Venture-Backed IPO Drought Finally Ends

Like a fisherman getting ready to reel in a great big blue fish, Dick’s Sporting Goods carefully set itself up for an $88 million whale of an IPO Tuesday.

The Pittsburgh-based sporting goods retailer ended a two-month long drought of no venture-backed IPO pricings. It priced 3.3 million shares at an opening price of $12.25, $.25 over its original offering price.
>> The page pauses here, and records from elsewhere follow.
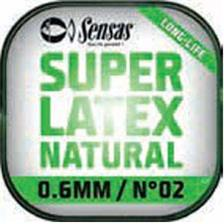 ELASTIQUE PLEIN SENSAS SUPER LATEX NATURAL - 120/100
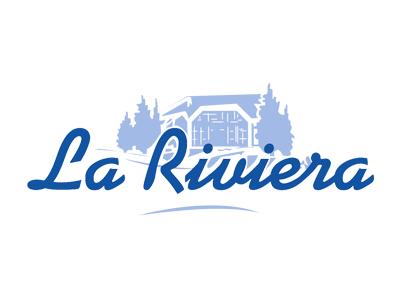 Logo de LA RIVIERA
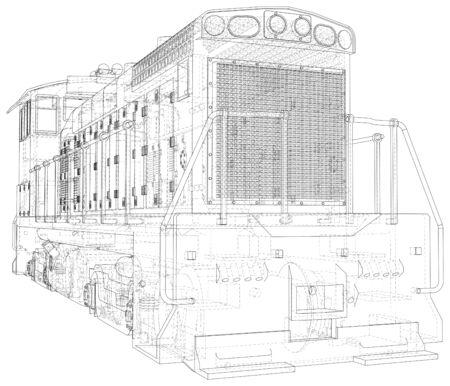 Estructura de alambre de locomotora. Ilustración de vector. Ilustración de seguimiento de 3d.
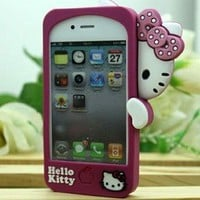 Hide Lovely Bow Hello Kitty Cute Silicone Rose Back Case Cover for Iphone 4 4s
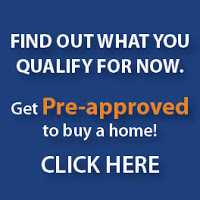2019 first time home buyer programs in Kentucky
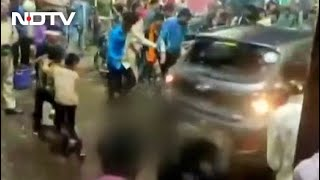 Video: Speeding Car Drives Into Crowd Amid 'Durga Puja Visarjan' In Bhopal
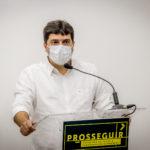 Assomasul convoca os 79 municípios para retomar ritmo de vacinação no Estado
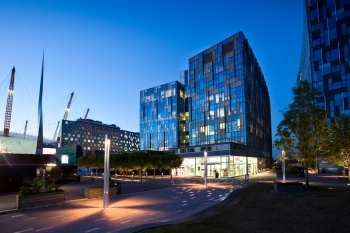 14 Pier Walk, Greenwich Peninsula, London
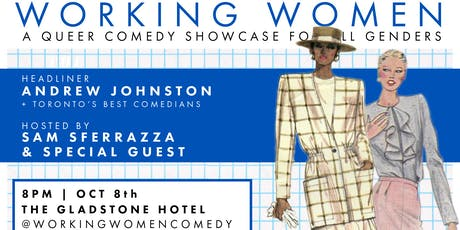 Working Women Comedy - October 2019 Edition tickets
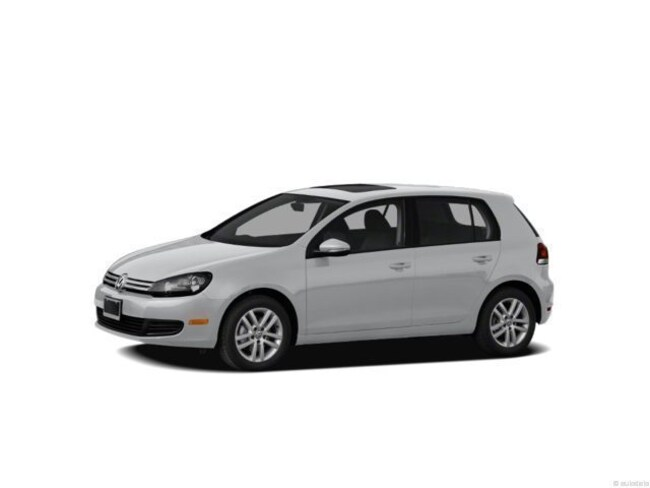 2012 Volkswagen Golf TDI 4-door (A6) Hatchback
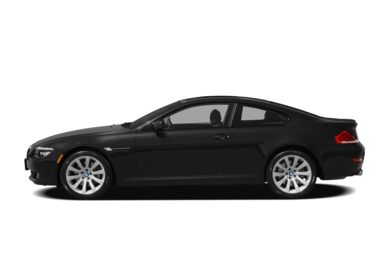 90 Degree Profile 2008 BMW 650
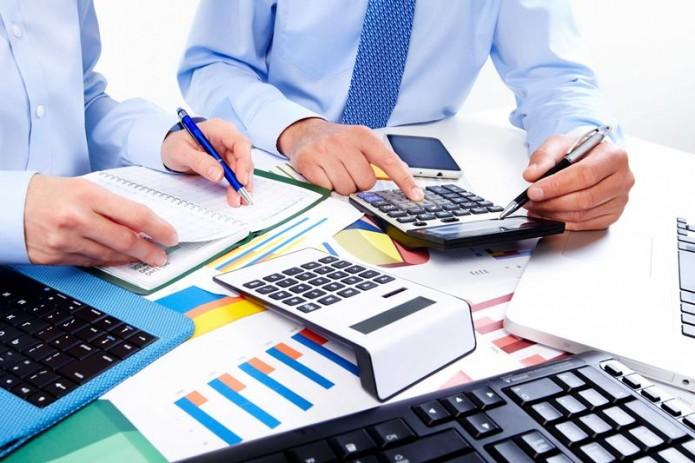 Установлен порядок отсрочки уплаты налога на добавленную стоимость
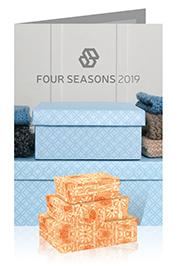 katalog-fourseasons-saisonaleverpackungen-2020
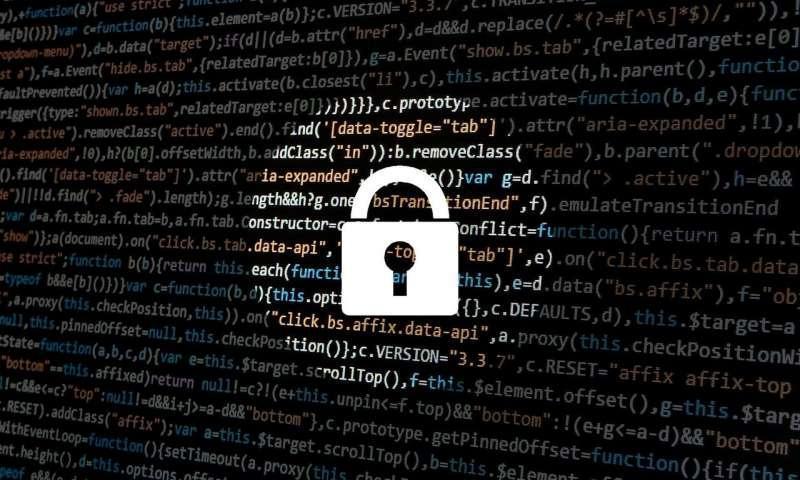 محققان روش جدیدی را برای دفاع از حملات سایبری خانگی ابداع کردند
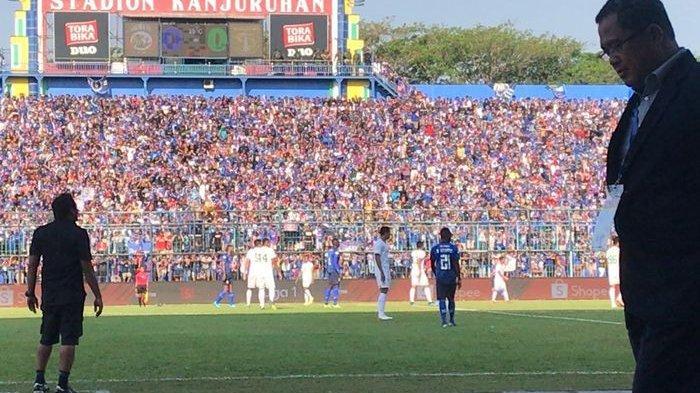 Piala Gubernur Jatim Kembali Digelar, Delapan Klub Berlabel Juara Terlibat, Mulai 10 Februari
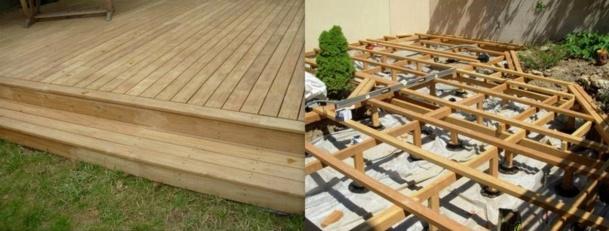 Comment Faire Une Terrasse Bois - Comment faire soi m u00eame sa terrasse en bois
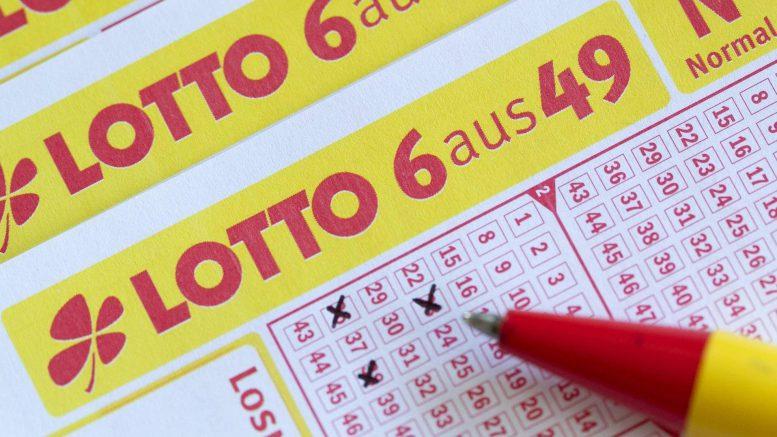 Lotto Am Samstag Gewinnquoten 2019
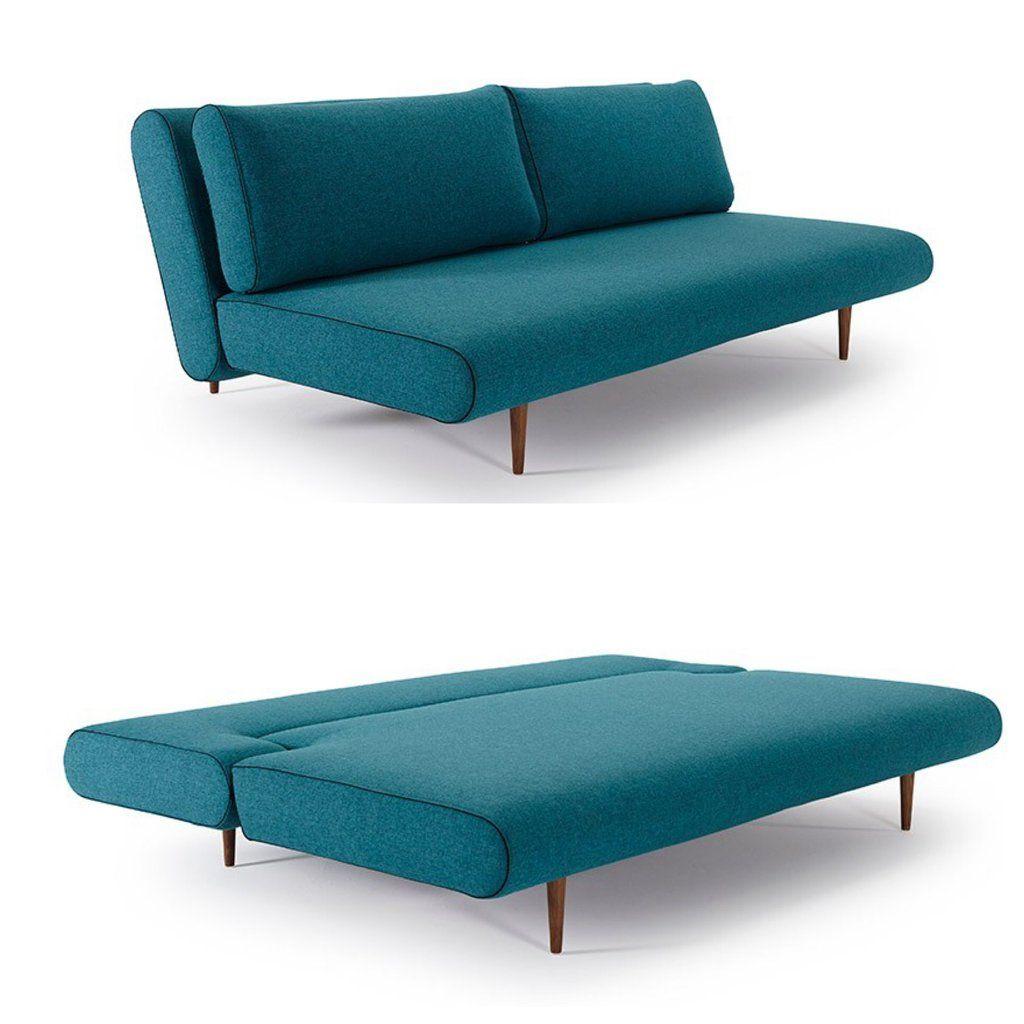 Unfurl Lounger Sofa Bed Trade Source Furniture Sofa Bed Affordable Sofa Comfortable Sofa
Last Thursday, the stock was trading almost 18% above its opening price at $14.43.

Not only is Dick’s Sporting Goods the first venture-backed IPO to price since July, it’s also the first consumer retailer to test the public waters since Atlanta-based non-venture-backed baby apparel maker Cater Holdings Inc. hit the market August 23.

Prior to Dick’s Sporting Goods IPO, only HealtheTech managed to make its debut on the public market in July, selling 4 million shares at $7.50 a pop. The Golden, Colo.-based health monitoring device maker had raised $70 million from a list of venture capitalists that includes Berringea, New England Partners, Palm Ventures and Proctor & Gamble Co. The company is now trading at $4.80.

From the beginning of July until now marks the lowest combined IPO tally since the second quarter of 1978.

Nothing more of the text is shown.